Watch Aubrie Sellers Satirize Shallow Culture in Video for ‘Paper Doll’
Aubrie Sellers doesn’t shy away from calling out the hypocrisy she sees in modern society, and her music, which often lists toward garage rock, pairs well with her protest. Her latest video, for the Black Keys-like “Paper Doll,” lambasts the conformity of certain women with the descriptor of “cardboard cutout … / That don’t know how to stand out.”
“Paper Doll” is the second in a two-part series of vintage cinema-inspired music videos. Millicent Hailes, a director most known for her work with Big Sean, Lil Yachty, Migos and Amber Rose, helmed the video, which drew its inspiration from Fifties science-fiction film Cat Women of the Moon. The first, for “Magazines,” paid homage to the Audrey Hepburn classic Funny Face and was released concurrently on Friday.

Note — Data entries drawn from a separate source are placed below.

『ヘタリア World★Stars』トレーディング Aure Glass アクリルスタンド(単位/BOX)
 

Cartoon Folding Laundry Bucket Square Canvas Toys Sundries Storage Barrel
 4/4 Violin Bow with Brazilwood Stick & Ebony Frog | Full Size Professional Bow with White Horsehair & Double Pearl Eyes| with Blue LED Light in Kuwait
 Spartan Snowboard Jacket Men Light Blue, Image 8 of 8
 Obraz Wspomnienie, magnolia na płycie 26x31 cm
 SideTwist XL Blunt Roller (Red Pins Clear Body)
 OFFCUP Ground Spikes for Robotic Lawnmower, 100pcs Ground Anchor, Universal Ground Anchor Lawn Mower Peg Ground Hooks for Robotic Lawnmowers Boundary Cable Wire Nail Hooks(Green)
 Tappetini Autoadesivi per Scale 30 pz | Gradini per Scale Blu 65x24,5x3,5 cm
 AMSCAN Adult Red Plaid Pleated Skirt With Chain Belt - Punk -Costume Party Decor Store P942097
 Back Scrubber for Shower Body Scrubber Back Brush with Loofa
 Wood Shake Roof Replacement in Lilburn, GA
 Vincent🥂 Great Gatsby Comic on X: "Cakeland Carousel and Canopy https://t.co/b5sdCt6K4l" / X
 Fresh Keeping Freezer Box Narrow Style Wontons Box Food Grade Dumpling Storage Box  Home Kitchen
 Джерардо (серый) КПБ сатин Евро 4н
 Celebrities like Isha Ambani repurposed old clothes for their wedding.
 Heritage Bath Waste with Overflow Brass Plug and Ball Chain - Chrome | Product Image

Both tracks appear on Sellers’ 2016 debut New City Blues, which Rolling Stone Country called “a barbed tangle of guitar feedback, in-the-red drum sounds and crystalline country vocals,” selecting it as one of the 40 Best Country Albums of the year.
While Sellers, daughter of Nineties breakout star Lee Ann Womack, may follow in the footsteps of her mother, the younger singer’s style of music is markedly different, filled with garage fuzz instead of the elder’s previous Music Row polish. (Womack has since embraced a stripped-down sound, reinventing herself as a classic-country and Americana artist.)
“The drums are very trashy, it’s all electric, it’s very in your face and it’s not perfect. It’s raw, and I think that’s what garage means,” Sellers told Rolling Stone Country last year.
Sellers plays the Leffingeleuren Festival in Leffinge, Belgium, on September 10th before embarking on a six-date series across the United Kingdom and Ireland co-headlining with Dylan LeBlanc.